Back to LanguageTool Homepage - Privacy - Imprint

Is it possible to extend the LT model to include new NLP constructs, which we can reference in XML?

Is it possible to extend the LT model to include new NLP constructs, which we can reference in XML?

As an example, we have a rule where it would be useful to match on the animacy of a noun, to determine whether we should abbreviate large quantities – for example, 1 million people and 1m albums sold are both correct.

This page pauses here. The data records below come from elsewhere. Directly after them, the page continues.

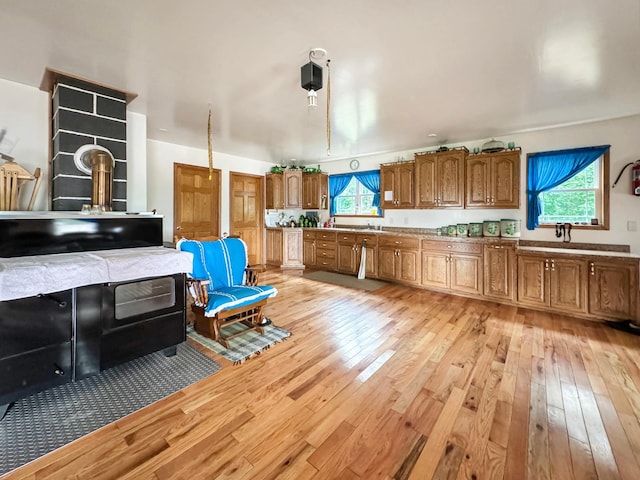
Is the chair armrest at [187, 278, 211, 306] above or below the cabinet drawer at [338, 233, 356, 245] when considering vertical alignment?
below

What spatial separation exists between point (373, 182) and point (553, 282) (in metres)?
3.43

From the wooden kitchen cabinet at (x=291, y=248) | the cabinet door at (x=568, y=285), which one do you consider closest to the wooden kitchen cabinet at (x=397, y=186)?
the wooden kitchen cabinet at (x=291, y=248)

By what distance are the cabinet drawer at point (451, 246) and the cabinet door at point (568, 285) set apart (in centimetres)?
87

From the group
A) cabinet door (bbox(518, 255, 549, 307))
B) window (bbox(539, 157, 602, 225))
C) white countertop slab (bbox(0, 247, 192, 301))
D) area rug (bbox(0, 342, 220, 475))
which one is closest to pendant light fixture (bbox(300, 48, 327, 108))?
white countertop slab (bbox(0, 247, 192, 301))

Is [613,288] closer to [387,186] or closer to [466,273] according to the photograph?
[466,273]

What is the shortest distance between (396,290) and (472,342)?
1927 mm

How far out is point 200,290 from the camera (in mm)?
2578

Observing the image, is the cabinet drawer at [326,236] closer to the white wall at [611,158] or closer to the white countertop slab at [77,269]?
the white wall at [611,158]

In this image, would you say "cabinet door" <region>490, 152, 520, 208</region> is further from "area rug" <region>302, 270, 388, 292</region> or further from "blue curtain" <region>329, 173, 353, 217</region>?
"blue curtain" <region>329, 173, 353, 217</region>

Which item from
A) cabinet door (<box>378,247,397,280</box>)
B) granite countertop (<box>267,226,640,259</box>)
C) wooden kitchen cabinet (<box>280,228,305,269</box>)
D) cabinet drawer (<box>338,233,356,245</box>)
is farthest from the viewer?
wooden kitchen cabinet (<box>280,228,305,269</box>)

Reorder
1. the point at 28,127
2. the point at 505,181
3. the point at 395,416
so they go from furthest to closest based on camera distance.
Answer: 1. the point at 505,181
2. the point at 28,127
3. the point at 395,416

Is there a way for us to extend LanguageTool to insert this data as something we could pattern match on – adding a new property to tokens, for example, so we can use them in rules? For example, in this case instead of having to maintain a list of animate things, as in

    <pattern>
        <marker><token regexp="yes" skip="1">(\d[\d.]*)m</token></marker>
        <token regexp="yes">(adults|Americans|animals|cats ... long list of animate things here)</token>
        <message>million: in copy use m for sums of money, units or inanimate objects, otherwise million<suggestion><match no="1" regexp_match="(\d[\d.]*)m" regexp_replace="$1"/> million</suggestion></message>**?
    </pattern>

we could add our custom annotations and write something like

    <pattern>
        <marker><token regexp="yes" skip="1">(\d[\d.]*)m</token></marker>
        <token custom-namespace_is-animate="true"></token>
        <message>million: in copy use m for sums of money, units or inanimate objects, otherwise million<suggestion><match no="1" regexp_match="(\d[\d.]*)m" regexp_replace="$1"/> million</suggestion></message>**?
    </pattern>

Alternatively, we could work towards contributing something to the core of LanguageTool, if the maintainers felt that was useful – but it would be extra processing effort that many users would likely not benefit from, which makes it feel like a natural candidate for an interface and a user-supplied extension.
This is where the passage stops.